Es tut mir leid, aber ich werde nicht aufhören zu kämpfen. Ich werde weiterkämpfen und ich werde kämpfen, bis der Sieg kommt. VIDEO: https://twitter.com/i/status/1779215981748814326
USA VERSPIELT VERTRAUEN-BONUS
Die USA verlieren wegen ihrer blockierten Hilfe für die Ukraine rasch das Vertrauen ihrer Verbündeten in aller Welt. Das sagen Analysten von «Defence Express».
In Europa und Asien werde genau beobachtet, wie die USA nicht in der Lage sind, ihren Partner auch nur mit Waffen zu unterstützen, ganz zu schweigen von der direkten Beteiligung der US-Armee an der Verteidigung von Verbündeten.
Das militärische Analyseportal Defense Express schreibt: «Die Tatsache, dass die unterlassene Hilfeleistung der USA für die Ukraine ihre Position als Sicherheitsgarant zerstört, wird offensichtlich.»
Die erste Alarmglocke für Washington in diesem Zusammenhang hätte die jüngste Rede des Chefs der europäischen Diplomatie, Josep Borrell, auf dem Europa-Forum sein müssen. Das zweite ähnliche Signal wurde diese Woche vom Vertreter Japans, einem strategischen Verbündeten der Vereinigten Staaten in einer anderen Schlüsselregion der Welt, geäussert.

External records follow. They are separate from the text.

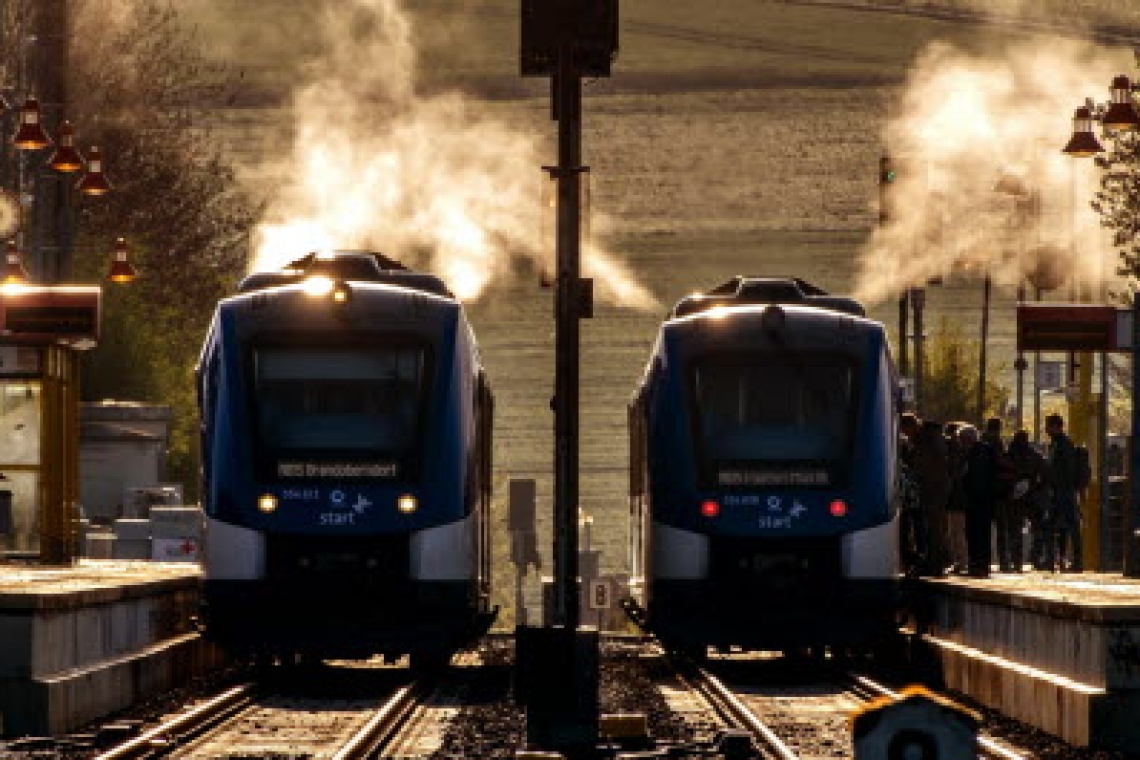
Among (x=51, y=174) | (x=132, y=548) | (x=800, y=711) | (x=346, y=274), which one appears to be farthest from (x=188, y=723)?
(x=132, y=548)

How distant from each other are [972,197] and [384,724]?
5152 centimetres

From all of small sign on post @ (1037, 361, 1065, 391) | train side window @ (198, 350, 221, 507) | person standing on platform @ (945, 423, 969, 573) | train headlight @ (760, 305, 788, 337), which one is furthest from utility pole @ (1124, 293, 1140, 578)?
small sign on post @ (1037, 361, 1065, 391)

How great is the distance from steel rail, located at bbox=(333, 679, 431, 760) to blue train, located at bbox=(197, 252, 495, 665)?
0.71m

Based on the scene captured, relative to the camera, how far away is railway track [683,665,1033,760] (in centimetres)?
2273

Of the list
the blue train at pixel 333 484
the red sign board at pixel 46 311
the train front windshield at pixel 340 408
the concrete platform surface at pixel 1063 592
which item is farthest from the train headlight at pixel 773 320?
the red sign board at pixel 46 311

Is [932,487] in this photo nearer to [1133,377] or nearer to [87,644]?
[1133,377]

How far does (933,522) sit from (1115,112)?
23.8 ft

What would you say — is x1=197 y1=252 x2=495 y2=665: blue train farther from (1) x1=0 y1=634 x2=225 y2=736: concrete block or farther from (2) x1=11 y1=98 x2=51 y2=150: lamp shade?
(2) x1=11 y1=98 x2=51 y2=150: lamp shade

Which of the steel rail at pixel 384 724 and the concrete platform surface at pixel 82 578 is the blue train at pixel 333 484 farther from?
the concrete platform surface at pixel 82 578

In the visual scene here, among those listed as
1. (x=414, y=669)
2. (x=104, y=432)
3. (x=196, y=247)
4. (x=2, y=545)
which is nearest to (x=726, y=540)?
(x=414, y=669)

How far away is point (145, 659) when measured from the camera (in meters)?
28.4

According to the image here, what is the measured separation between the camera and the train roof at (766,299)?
31859 millimetres

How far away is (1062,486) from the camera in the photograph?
3906 centimetres

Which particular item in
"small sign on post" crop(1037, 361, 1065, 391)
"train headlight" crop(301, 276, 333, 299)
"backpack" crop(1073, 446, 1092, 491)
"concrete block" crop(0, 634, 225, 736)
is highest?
"small sign on post" crop(1037, 361, 1065, 391)
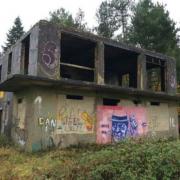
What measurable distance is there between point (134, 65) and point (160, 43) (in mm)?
11839

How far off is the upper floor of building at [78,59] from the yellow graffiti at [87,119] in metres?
1.79

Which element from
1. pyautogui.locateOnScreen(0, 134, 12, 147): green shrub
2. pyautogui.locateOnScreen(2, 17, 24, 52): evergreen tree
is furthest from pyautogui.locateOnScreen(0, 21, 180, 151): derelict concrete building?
pyautogui.locateOnScreen(2, 17, 24, 52): evergreen tree

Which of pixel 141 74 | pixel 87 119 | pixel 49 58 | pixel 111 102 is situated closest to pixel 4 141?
pixel 87 119

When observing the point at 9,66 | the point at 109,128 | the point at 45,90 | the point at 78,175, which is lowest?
the point at 78,175

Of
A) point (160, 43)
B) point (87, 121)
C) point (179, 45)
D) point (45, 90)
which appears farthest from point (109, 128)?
point (179, 45)

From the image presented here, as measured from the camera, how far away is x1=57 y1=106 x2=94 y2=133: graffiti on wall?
1485 centimetres

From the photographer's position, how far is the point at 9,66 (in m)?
19.8

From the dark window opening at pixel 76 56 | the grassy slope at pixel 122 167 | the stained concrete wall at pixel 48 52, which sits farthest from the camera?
the dark window opening at pixel 76 56

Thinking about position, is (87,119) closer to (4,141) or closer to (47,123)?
(47,123)

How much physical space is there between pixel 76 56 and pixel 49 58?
20.8ft

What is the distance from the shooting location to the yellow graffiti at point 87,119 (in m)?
15.7

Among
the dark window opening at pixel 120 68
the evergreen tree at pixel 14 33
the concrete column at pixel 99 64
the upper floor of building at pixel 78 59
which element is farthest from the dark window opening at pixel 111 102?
the evergreen tree at pixel 14 33

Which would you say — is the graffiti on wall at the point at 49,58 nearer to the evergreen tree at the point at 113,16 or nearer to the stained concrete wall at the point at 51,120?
the stained concrete wall at the point at 51,120

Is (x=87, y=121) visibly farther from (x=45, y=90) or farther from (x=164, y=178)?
(x=164, y=178)
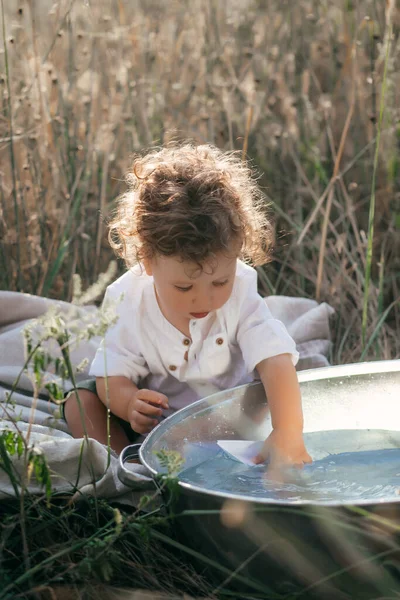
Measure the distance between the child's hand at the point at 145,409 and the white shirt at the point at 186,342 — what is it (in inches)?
4.2

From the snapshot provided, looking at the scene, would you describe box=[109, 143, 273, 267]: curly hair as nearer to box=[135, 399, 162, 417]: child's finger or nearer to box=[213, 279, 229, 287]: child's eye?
box=[213, 279, 229, 287]: child's eye

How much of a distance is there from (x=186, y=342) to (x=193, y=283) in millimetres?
202

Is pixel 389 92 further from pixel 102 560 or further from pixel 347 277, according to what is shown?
pixel 102 560

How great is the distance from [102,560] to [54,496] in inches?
12.1

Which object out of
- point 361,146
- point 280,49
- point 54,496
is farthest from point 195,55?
point 54,496

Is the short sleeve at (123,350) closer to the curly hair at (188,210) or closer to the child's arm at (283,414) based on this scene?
the curly hair at (188,210)

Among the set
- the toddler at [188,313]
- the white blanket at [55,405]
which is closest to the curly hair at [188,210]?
the toddler at [188,313]

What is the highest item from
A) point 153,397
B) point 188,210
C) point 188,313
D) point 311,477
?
point 188,210

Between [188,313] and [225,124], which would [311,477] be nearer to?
[188,313]

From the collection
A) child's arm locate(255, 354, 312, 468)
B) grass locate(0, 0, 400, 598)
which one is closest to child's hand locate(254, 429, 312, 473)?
child's arm locate(255, 354, 312, 468)

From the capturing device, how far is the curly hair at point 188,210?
1626 millimetres

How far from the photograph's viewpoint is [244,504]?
47.8 inches

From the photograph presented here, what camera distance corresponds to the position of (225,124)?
117 inches

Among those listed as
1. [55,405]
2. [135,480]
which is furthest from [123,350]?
[135,480]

Wie Defence Express anmerkt, verfolgen nicht nur Japan, sondern auch Südkorea und Taiwan die Lage in der Ukraine aufmerksam: «Wenn die USA nicht einmal in der Lage sind, die Stabilität der Hilfe mit Waffen zu sichern, welche Hoffnung besteht dann, dass sich die Situation im Falle einer Aggression durch China oder die Nordkorea nicht wiederholt? Und Japan, Südkorea und Taiwan erwarten, dass sich die USA etwas mehr in den Prozess einmischen, als nur Waffen zu schicken».
STRATEGIEWECHSEL NÖTIG
Kurzaufsätze des australischen Ex-General Mick Ryan habe ich hier schon mehrere veröffentlicht und sie erwiesen sich für die jeweilige Periode des Krieges als wegweisend. Spannungsfeld Zelenskyj – Zaluzhnyj https://aldrovandi.net/2024/01/31/ukraine-aktuell-nr-707-31-1-24-19uhr/ ; Zum Stand der ukranischen Offensive https://aldrovandi.net/2023/07/06/ukraine-aktuell-nr-498-6-7-23-16uhr/ oder die «Himars Saga»: https://aldrovandi.net/2022/07/15/ukraine-storys-die-himars-saga/
Aktuell veröffentlicht Micke Ryan diesen Text:
Zur Bestürzung vieler Menschen in der Ukraine und darüber hinaus hat sich Russland als widerstandsfähiger und anpassungsfähiger erwiesen, als seine Leistungen in den ersten Tagen des Krieges vermuten ließen. Ich bin vor kurzem von meinem letzten Besuch in der Ukraine zurückgekehrt, wo ich mit Regierungs- und Militärvertretern sowie mit Think Tanks und Journalisten gesprochen habe. Die wichtigste Erkenntnis meines Besuchs war die Bestätigung, dass Russland jetzt das strategische Momentum in diesem Krieg hat.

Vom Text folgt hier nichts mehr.